Тетя Джули вздохнула.

— Не могу представить себе, какой сын у Джолиона. Подумать только, что мы никогда его не видели! Наверно, отец очень гордится им.

— Его отец в Париже, — сказала Уинифрид.

Плечо тети Эстер внезапно дернулось кверху, словно для того, чтобы предупредить следующую фразу сестры, потому что морщинистые щеки тети Джули вдруг вспыхнули.

— К нам вчера заходила милая миссис Мак-Эндер, она только что вернулась из Парижа. И как бы вы думали, кого она встретила там на улице? Ни за что не угадаете!

— Мы, тетечка, не будем и пытаться, — сказала Юфимия.

— Ирэн! Вообразите себе! — После стольких лет; и она шла по улице со светлой бородкой...

— Тетечка! Я с ума сойду! Светлая бородка...

— Я хотела сказать, — строго сказала тетя Джули, — с джентльменом со светлой бородкой. И она ничуть не постарела, ведь она была очень хороша, — прибавила она словно себе в оправдание.

— Ах, расскажите нам про нее, тетечка! — вскричала Имоджин. — Я ее еле-еле помню. Она точно фамильное привидение, о ней никогда не говорят. А это так интересно!

Тетя Эстер села. Ну вот, Джули договорилась!

— Она мало похожа на привидение, насколько мне помнится, — пробормотала Юфимия, — во всяком случае, с довольно округлыми формами.

— Дорогая моя! — сказала тетя Джули. — Что за странная манера выражаться — не совсем удобно!

— Ну все-таки, какая же она была? — не отставала Имоджин.

— Я тебе скажу, детка, — сказала Фрэнси, — представь себе нечто вроде современной Венеры, роскошно одетой.

— Венера никогда ни во что не одевалась, и глаза у нее были голубые, как сапфир, — язвительно заметила Юфимия.

Тут Николае распрощался и вышел.

— Миссис Ник, должно быть, ужасно строгая, — смеясь, заметила Фрэиси.

— У нее шестеро детей, — сказала тетя Джули, — и это очень хорошо, что она так осмотрительна.
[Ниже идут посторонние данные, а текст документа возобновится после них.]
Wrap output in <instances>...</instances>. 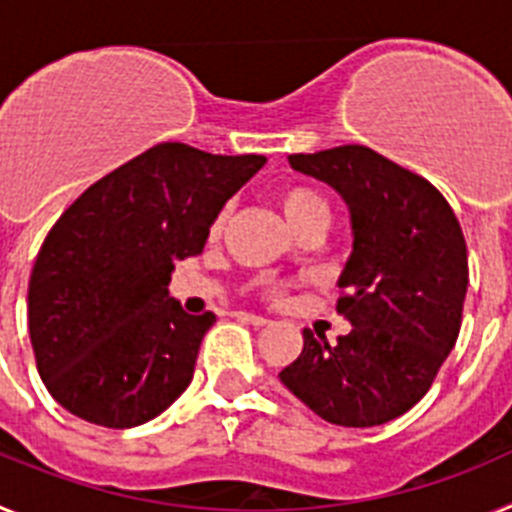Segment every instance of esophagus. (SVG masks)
<instances>
[{"mask_svg":"<svg viewBox=\"0 0 512 512\" xmlns=\"http://www.w3.org/2000/svg\"><path fill=\"white\" fill-rule=\"evenodd\" d=\"M233 318L241 320V323L253 325V328H264V325H269V320H266L264 315H253V312H243V310H235Z\"/></svg>","mask_w":512,"mask_h":512,"instance_id":"34e87169","label":"esophagus"}]
</instances>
— А дядя Сомс очень любил ее? — не унималась Имоджин, переводя свои темные блестящие глаза с одной на другую.

Тетя Эстер с отчаянием махнула рукой, как раз в ту минуту, когда тетя Джули ответила:

— Да, дядя Сомс был очень привязан к ней.

— И она, кажется, убежала с кем-то?

— Нет, вовсе нет; то есть не совсем так.

— Ну что же она такое сделала, тетечка?

— Идем, Имоджин, — сказала Уинифрид, — нам пора домой.

Но тетя Джули решительно докончила:

— Она... она вела себя не так, как нужно.

— Ах, боже мой! — вскричала Имоджин. — Я только это и слышу!

— Ну вот что, милочка, — сказала Фрэнси, — у нее был роман, который кончился смертью этого молодого человека, и она тогда ушла от твоего дяди. А мне она всегда очень нравилась.

— Она мне приносила шоколадки, — прошептала Имоджин, — и от нее всегда так хорошо пахло.

— Ну, разумеется, — заметила Юфимия.

— Совсем не разумеется! — возразила Фрэнси, которая сама всегда душилась очень дорогой эссенцией левкоя.